Sponsored by USB’s Audit and Evaluation (A&E) Committee, the program began for Holst, and nine other farmers from around the country, at USB’s St. Louis headquarters. Participants learned more about the soy checkoff and some of the ways their soybeans are used domestically. A tour of DuPont’s™ Nutrition & Health Facility demonstrated a few of the ways soy is being incorporated into a growing number of food products.
Participants next traveled to the country that uses roughly 25 percent of all U.S. soy, China. The group first visited an aquaculture facility that recently increased production by nearly 300 percent, thanks to checkoff-funded technology and the benefits of using a soy-based feed. The farm now uses feed containing more than 60 percent soy. Participants also had the chance to tour the Shanghai Xinnong Feed Mill, which provides feed for numerous large-scale swine operations in the country. Soybean meal is an important component of the feed ration.
“We put in inputs all year long, and we put in the time and the effort, and at the end of the day our final product goes away,” Holst adds. “To see our checkoff dollars at work, and to see how the checkoff promotes our products was truly rewarding.”
The program’s final destination was Vietnam, an emerging market for U.S. soy. Participants first toured the Cai Mep Agricultural Port, which handles approximately 50 percent of all soybean meal imported into Vietnam. Roughly 300,000 metric tons of U.S. soybean meal has passed through the port just this year. One of the most beneficial stops in Vietnam was the opportunity to hear from industry representatives about the promising market outlook for U.S. soy in Vietnam in the near future.
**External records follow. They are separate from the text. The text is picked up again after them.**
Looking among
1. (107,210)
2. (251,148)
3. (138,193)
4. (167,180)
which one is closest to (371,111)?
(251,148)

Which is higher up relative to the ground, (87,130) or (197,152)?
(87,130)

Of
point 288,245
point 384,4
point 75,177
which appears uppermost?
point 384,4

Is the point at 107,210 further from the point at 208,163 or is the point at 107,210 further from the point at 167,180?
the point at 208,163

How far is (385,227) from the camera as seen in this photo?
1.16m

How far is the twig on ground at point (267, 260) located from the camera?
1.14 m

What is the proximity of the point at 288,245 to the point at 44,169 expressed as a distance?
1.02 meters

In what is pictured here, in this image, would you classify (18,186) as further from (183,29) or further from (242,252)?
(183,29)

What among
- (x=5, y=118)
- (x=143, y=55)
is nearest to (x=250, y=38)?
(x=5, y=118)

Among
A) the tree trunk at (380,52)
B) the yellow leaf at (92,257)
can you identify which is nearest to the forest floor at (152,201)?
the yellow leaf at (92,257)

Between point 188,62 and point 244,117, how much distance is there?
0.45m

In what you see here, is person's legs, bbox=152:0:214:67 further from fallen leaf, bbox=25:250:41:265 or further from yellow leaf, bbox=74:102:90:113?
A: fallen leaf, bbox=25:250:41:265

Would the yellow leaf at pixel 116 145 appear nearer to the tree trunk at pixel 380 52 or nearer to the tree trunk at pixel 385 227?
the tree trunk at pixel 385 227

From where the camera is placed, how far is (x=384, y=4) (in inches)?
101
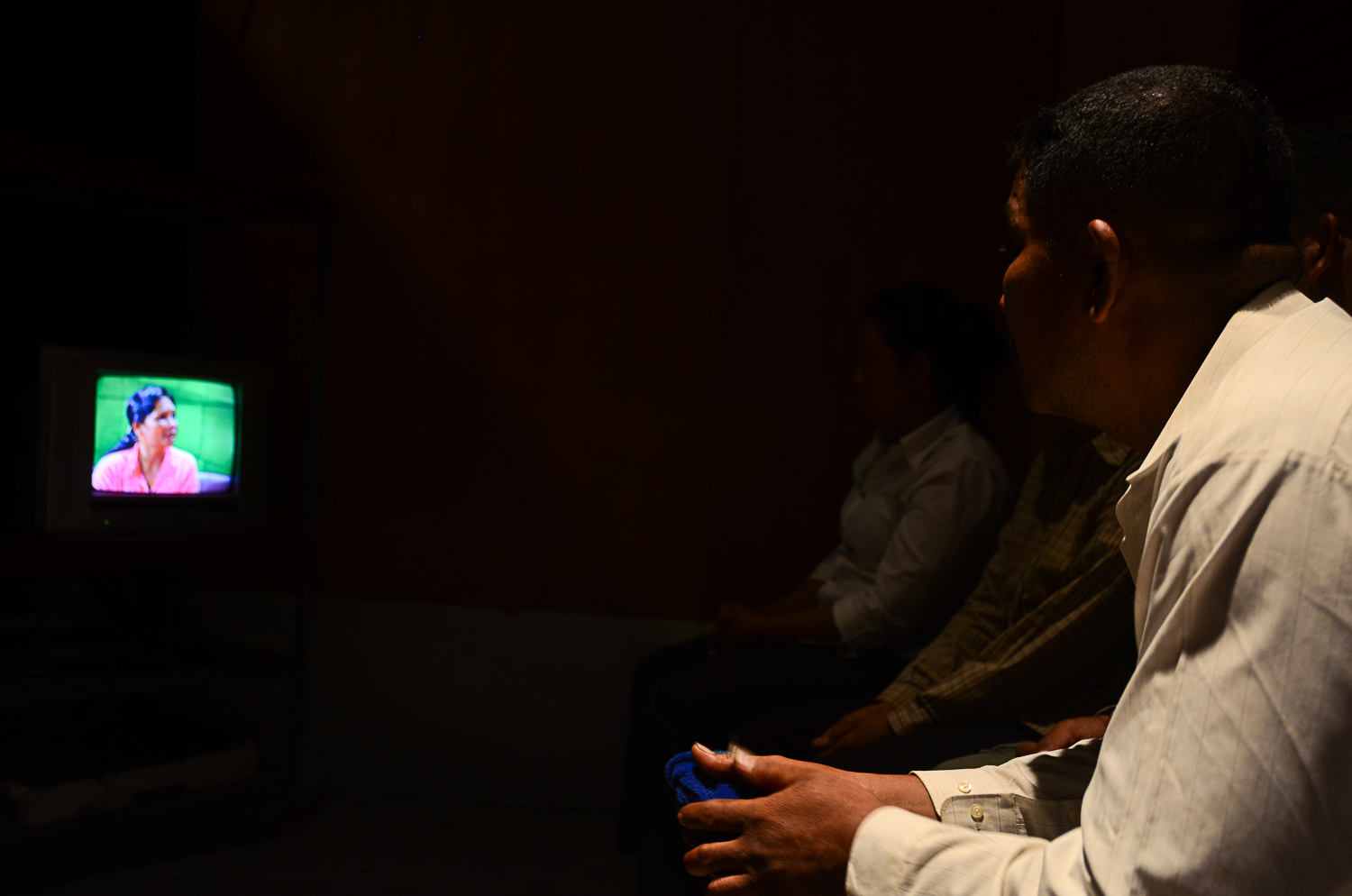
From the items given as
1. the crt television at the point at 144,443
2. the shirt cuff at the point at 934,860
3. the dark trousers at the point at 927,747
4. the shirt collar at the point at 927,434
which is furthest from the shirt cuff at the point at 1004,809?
the crt television at the point at 144,443

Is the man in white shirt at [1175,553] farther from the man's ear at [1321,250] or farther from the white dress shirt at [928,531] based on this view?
the white dress shirt at [928,531]

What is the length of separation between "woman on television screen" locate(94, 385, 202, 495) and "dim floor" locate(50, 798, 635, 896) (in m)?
0.86

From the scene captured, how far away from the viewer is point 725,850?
0.88m

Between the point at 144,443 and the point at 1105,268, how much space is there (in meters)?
2.16

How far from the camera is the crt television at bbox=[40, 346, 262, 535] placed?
215 centimetres

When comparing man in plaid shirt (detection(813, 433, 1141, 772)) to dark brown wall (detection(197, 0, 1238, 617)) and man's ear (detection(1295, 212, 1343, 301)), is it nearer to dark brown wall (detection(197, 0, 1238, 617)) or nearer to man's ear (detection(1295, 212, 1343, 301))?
man's ear (detection(1295, 212, 1343, 301))

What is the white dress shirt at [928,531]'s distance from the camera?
6.51ft

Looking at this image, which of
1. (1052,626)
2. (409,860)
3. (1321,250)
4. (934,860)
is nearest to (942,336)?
(1052,626)

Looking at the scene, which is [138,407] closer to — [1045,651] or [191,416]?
[191,416]

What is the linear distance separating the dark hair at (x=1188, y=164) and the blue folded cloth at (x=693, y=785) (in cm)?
61

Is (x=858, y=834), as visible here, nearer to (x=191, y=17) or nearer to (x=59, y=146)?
(x=59, y=146)

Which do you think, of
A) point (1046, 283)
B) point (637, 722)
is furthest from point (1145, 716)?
point (637, 722)

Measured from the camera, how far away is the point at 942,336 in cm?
219

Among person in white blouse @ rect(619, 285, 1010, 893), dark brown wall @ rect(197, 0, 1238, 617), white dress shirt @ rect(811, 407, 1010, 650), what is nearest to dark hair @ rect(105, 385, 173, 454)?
dark brown wall @ rect(197, 0, 1238, 617)
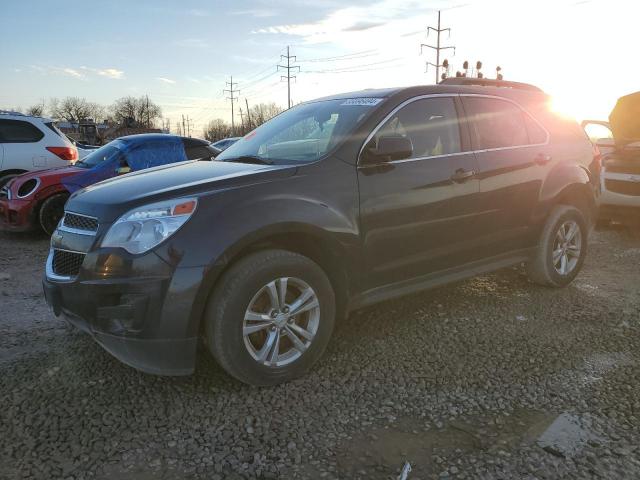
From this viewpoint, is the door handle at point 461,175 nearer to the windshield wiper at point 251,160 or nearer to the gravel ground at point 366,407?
the gravel ground at point 366,407

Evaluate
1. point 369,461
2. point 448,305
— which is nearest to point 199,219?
point 369,461

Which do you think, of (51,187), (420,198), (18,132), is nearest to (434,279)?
(420,198)

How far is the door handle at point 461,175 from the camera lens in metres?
3.70

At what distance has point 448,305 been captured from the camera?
4359mm

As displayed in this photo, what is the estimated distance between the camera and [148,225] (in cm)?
263

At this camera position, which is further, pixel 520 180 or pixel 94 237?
pixel 520 180

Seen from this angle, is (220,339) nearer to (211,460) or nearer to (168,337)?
(168,337)

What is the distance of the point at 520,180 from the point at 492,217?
19.3 inches

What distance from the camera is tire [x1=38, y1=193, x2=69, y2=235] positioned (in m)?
7.08

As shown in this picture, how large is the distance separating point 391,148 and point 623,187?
222 inches

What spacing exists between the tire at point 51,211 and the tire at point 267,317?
534 cm

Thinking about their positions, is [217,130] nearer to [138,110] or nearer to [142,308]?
[138,110]

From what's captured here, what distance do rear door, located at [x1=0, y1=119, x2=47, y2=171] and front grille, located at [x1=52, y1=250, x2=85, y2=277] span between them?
6.68m

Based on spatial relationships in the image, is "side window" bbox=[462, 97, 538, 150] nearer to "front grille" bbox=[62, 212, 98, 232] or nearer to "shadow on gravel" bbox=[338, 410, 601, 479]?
"shadow on gravel" bbox=[338, 410, 601, 479]
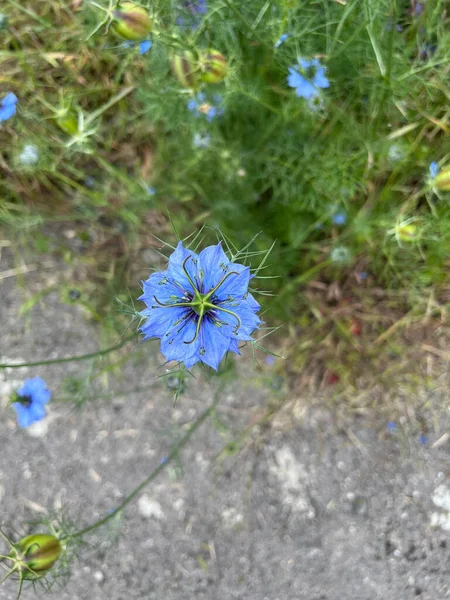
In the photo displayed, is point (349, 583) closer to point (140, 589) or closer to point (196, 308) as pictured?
point (140, 589)

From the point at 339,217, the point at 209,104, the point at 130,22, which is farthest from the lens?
the point at 339,217

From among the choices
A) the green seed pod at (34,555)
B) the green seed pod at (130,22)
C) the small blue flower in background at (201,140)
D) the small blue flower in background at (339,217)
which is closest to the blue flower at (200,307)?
the green seed pod at (130,22)

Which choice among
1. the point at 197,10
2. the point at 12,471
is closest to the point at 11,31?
the point at 197,10

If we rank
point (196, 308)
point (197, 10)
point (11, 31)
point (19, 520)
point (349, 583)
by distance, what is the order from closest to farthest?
point (196, 308) < point (197, 10) < point (349, 583) < point (19, 520) < point (11, 31)

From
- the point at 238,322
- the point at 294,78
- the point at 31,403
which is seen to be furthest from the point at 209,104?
the point at 31,403

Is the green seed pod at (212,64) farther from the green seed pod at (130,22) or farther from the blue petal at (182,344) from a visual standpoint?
the blue petal at (182,344)

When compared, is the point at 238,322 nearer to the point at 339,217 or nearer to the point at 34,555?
the point at 34,555

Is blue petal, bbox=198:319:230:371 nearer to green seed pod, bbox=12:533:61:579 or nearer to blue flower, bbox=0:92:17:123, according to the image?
green seed pod, bbox=12:533:61:579
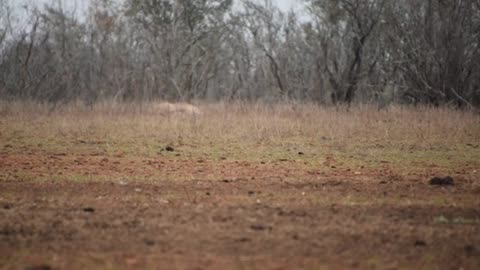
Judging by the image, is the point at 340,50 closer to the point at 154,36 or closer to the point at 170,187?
the point at 154,36

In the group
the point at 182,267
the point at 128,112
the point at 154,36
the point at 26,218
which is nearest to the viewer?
the point at 182,267

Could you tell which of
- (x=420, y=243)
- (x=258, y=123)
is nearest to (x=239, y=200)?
(x=420, y=243)

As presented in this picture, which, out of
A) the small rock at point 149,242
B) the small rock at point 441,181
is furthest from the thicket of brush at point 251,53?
the small rock at point 149,242

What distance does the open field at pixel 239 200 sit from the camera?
4.02 m

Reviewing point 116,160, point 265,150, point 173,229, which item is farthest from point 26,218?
point 265,150

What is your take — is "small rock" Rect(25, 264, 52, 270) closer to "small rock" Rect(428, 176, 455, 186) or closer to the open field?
the open field

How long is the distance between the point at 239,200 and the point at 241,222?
0.98 meters

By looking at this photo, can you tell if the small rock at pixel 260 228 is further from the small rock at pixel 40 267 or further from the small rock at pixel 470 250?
the small rock at pixel 40 267

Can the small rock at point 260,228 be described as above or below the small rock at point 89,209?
above

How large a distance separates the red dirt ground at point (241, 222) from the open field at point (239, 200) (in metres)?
0.01

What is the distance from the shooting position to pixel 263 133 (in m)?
13.1

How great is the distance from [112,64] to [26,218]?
25780mm

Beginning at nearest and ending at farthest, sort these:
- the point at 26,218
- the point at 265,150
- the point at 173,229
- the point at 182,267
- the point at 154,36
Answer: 1. the point at 182,267
2. the point at 173,229
3. the point at 26,218
4. the point at 265,150
5. the point at 154,36

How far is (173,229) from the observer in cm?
466
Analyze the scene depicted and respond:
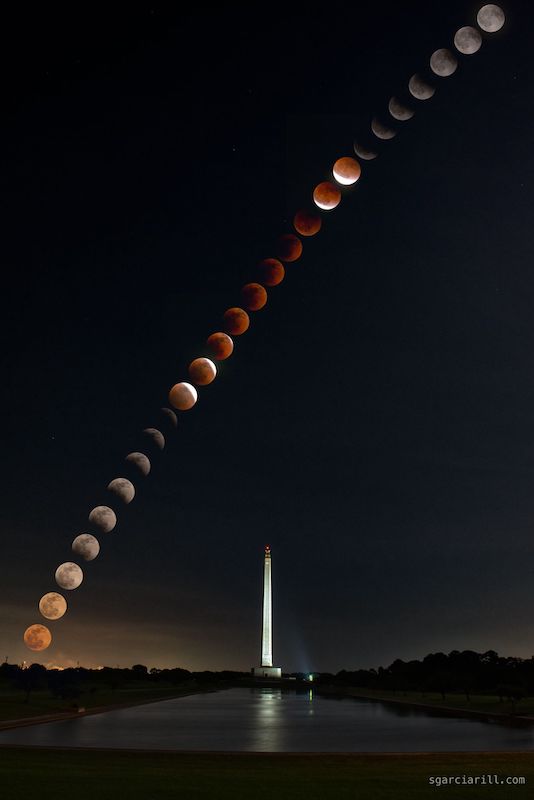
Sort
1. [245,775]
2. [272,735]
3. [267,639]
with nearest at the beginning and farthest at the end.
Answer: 1. [245,775]
2. [272,735]
3. [267,639]

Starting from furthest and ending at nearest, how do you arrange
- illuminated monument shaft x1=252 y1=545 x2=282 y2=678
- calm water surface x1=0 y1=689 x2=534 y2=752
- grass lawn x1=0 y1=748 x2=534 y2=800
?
1. illuminated monument shaft x1=252 y1=545 x2=282 y2=678
2. calm water surface x1=0 y1=689 x2=534 y2=752
3. grass lawn x1=0 y1=748 x2=534 y2=800

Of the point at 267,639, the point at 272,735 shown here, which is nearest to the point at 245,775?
the point at 272,735

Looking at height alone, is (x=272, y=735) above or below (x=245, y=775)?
above

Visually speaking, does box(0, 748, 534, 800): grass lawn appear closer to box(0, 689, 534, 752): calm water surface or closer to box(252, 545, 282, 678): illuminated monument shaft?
box(0, 689, 534, 752): calm water surface

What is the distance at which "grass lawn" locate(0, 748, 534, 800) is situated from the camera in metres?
21.6

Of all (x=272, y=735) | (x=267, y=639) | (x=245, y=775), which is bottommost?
(x=245, y=775)

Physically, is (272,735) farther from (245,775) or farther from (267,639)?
(267,639)

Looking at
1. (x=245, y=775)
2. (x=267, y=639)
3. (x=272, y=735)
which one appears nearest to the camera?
(x=245, y=775)

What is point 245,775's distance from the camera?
80.9 feet

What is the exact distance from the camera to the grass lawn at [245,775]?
21641 mm

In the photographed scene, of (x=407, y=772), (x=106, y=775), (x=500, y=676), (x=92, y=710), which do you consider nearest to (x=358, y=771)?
(x=407, y=772)

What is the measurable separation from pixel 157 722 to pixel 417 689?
10844cm

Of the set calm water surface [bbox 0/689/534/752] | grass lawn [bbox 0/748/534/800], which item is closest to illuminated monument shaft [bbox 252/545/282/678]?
calm water surface [bbox 0/689/534/752]

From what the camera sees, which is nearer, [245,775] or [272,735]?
[245,775]
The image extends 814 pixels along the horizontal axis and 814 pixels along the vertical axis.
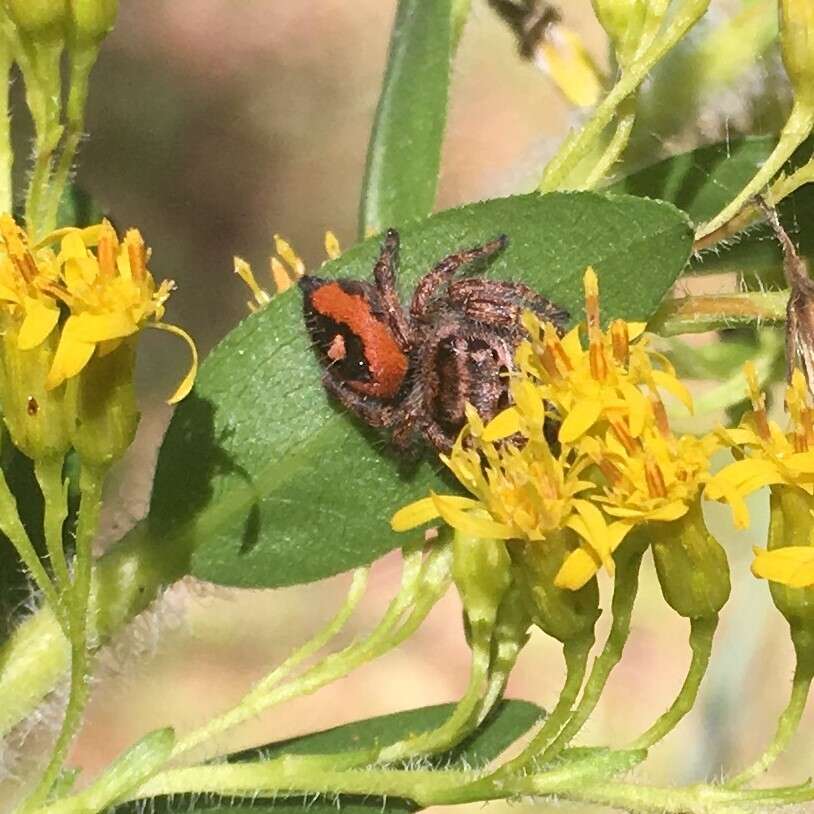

“This year’s program was especially unique because our participants were able to see a well-established market in China, as well as a market that the checkoff is working to develop in Vietnam,” said Keith Tapp, Kentucky soybean farmer and A&E Committee chairman. “In all of our locations, I think the participants saw a wide range of activities demonstrating how the checkoff works for them and all U.S. soybean farmers.”
The 70 farmer-directors of USB oversee the investments of the soy checkoff to maximize profit opportunities for all U.S. soybean farmers. These volunteers invest and leverage checkoff funds to increase the value of U.S. soy meal and oil, to ensure U.S. soybean farmers and their customers have the freedom and infrastructure to operate, and to meet the needs of U.S. soy’s customers. As stipulated in the federal Soybean Promotion, Research and Consumer Information Act, the USDA Agricultural Marketing Service has oversight responsibilities for USB and the soy checkoff.